Photography by Danny Fulgencio.

As a survivor of addiction and sexual abuse, Stephanie Tomba knows how to relate to the trauma victims she works with daily at Traffick911. The advocate for the Addison-based nonprofit connects youth to shelters, counseling and medical services, while also leading survivor support groups. She’s seen plenty of returnee victims, but she’s also seen girls heal, get a job and save for their future. When the 28-year-old Lakewood neighbor isn’t working, she likes to paint and play with her 6-year-old daughter, who attends Lakewood Elementary. The school is just a few miles down the road from Tomba’s alma mater, Lake Highlands High School, where she served as the Wildcat mascot before going on to earn a bachelor’s in social work from the University of North Texas and a master’s in social work from the University of Texas at Arlington.

Stephanie Tomba

How she became an advocate for trafficking victims: I was working at Child Protective Services, but I had done some volunteer work with women coming out of the sex industry. I started learning more about what Traffick911 does, and it was a good time to branch out. I’ve been super happy to be here. My day-to-day job looks like meeting with girls and advocating for them where they are.

Her motivation: I understand what it’s like to be broken and feel hopeless. But there’s power in having people around you who support you. I love to be that person for someone else and show that things can change and get better.

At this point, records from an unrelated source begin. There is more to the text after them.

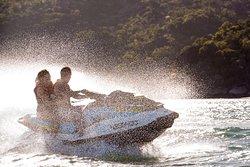 Townsville WaterSports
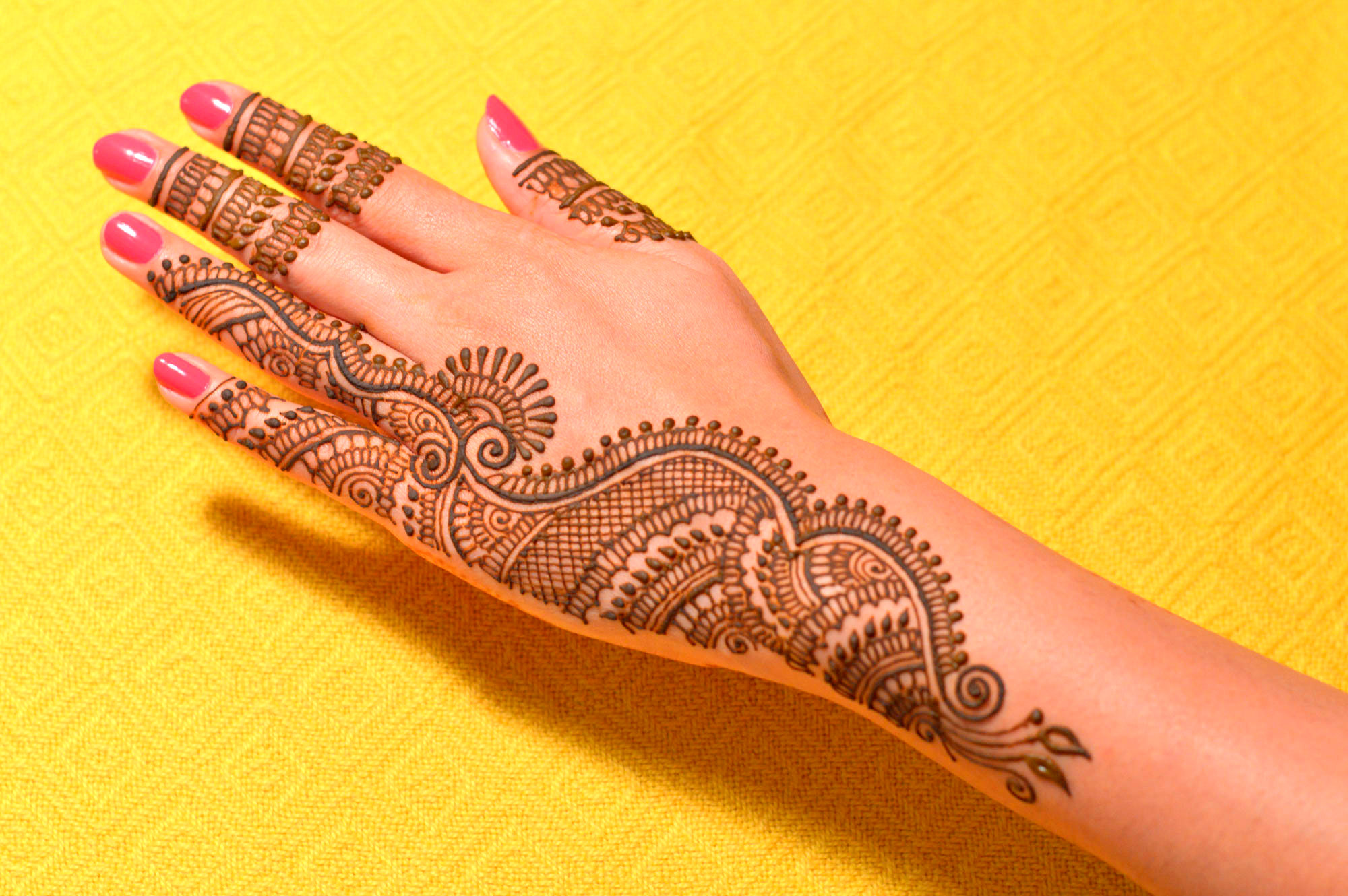 Traditional Henna Tattoo: TOP 10 TRADITIONAL HENNA DESIGNS FOR INDIAN TEEJ FESTIVAL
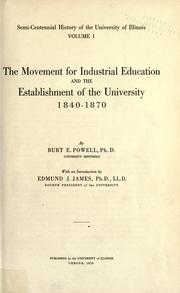 Cover of: Semi-centennial history of the University of Illinois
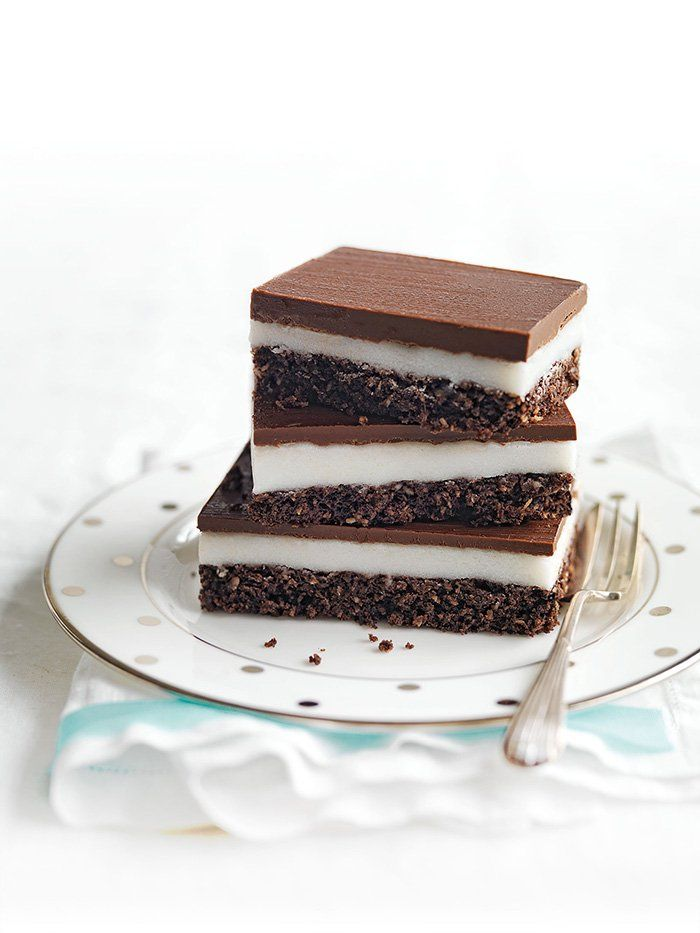 This no fuss, bake and refrigerate chocolate slice is the perfect after dinner delight. Great for when unexpected guests pop by for coffee over the weekend too.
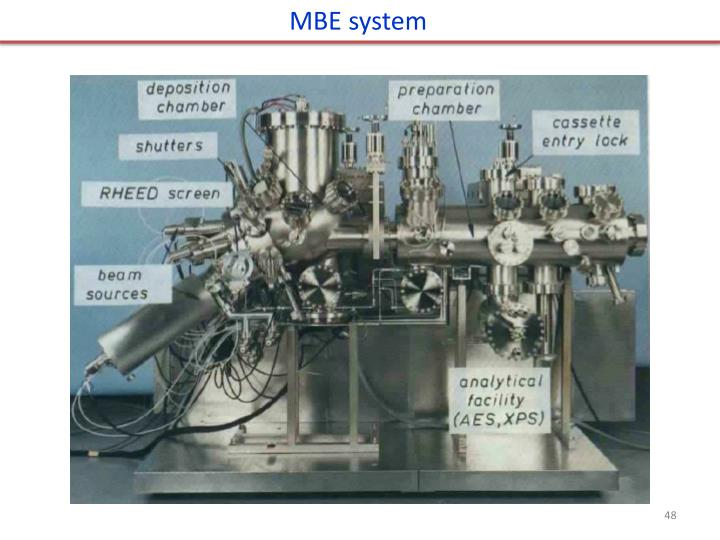 MBE system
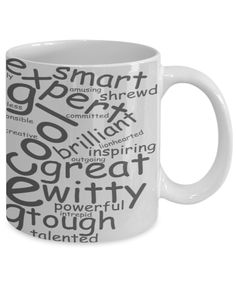 Celebrate your Dad coffee mug, perfect gift or Father's Day, birthday, Christmas or any other day.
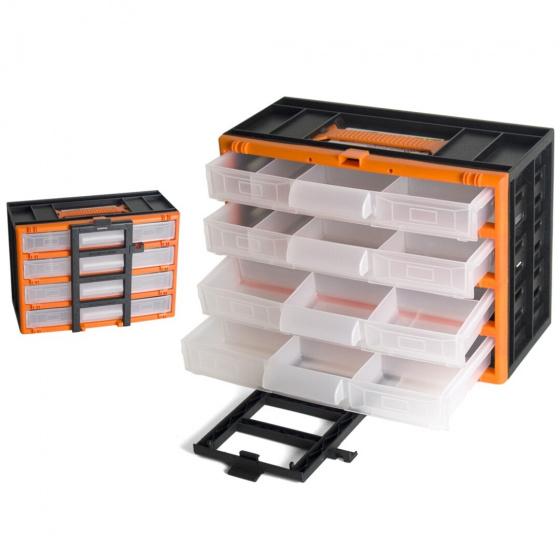 Gerimport gereedschapskoffer organizer 31 x 16 x 22 cm zwart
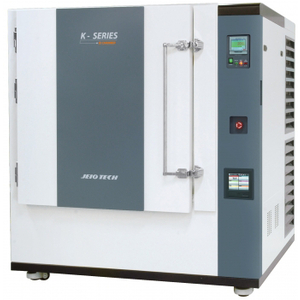 Buồng thử nghiệm nhiệt độ loại KMV-070, Hãng JeioTech/Hàn Quốc Model: KMV-070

Her experience with alcoholism: I struggled with addiction, depression and alcoholism. I’ve been sober for about nine years. Through that time, getting involved in recovery was so important. It made a huge difference to me. They believed in me until I could do it myself. The power of community is something we really care about and want to get our girls involved.

Photo by Danny Fulgencio

Favorite success story from work: There’s one girl I’m super proud of. I met her last August. She came across very hardened. Her language was harsh. It was like I was talking to an adult who had been living this life for 20 years. She was 13 years old. If I had been the judge, I didn’t feel like she was ready for change. But she’s done so well. She’s been going to school. I’ve seen changes in her life in how she acts and talks. Her attitude shifted as she understood more about what happened. A lot of our girls don’t realize they’ve been trafficked. It’s not how they see it because the traffickers control or manipulate them. It takes them a minute to understand that. 

The biggest myth about trafficking: The biggest myth around trafficking that is very harmful for victims is the image of girls in handcuffs and/or with duct tape on their mouths. While this can happen, it is rarely the case. Victims can feel they won’t be believed because they were not in physical chains. However, just like an abuser, traffickers use lots of other techniques — emotional, mental, sexual, spiritual, physical abuse and coercion — to keep girls from leaving. 

Hardest part of her job: We’re working with a lot of kids, so caseloads are high. We’re growing, and we need a lot right now. Working with the girls, it can also be hard when they’re not ready for change. Girls running away is something we struggle with. They’re teenagers, so they have some choice. But by law, if you run away, you can go to detention. 

On being a single mom: It’s tough. It feels like a lot of days my energy is going into work, and there’s not a lot left for her. The work-life balance feels mythical at times. But my first priority is being a parent. She needs a lot. It’s her first year of kindergarten. Putting the oxygen mask on myself first is really important. Me, my daughter, other people — that’s the way it has to be. I’m not someone’s savior. I have to set boundaries. It’s not sustainable any other way.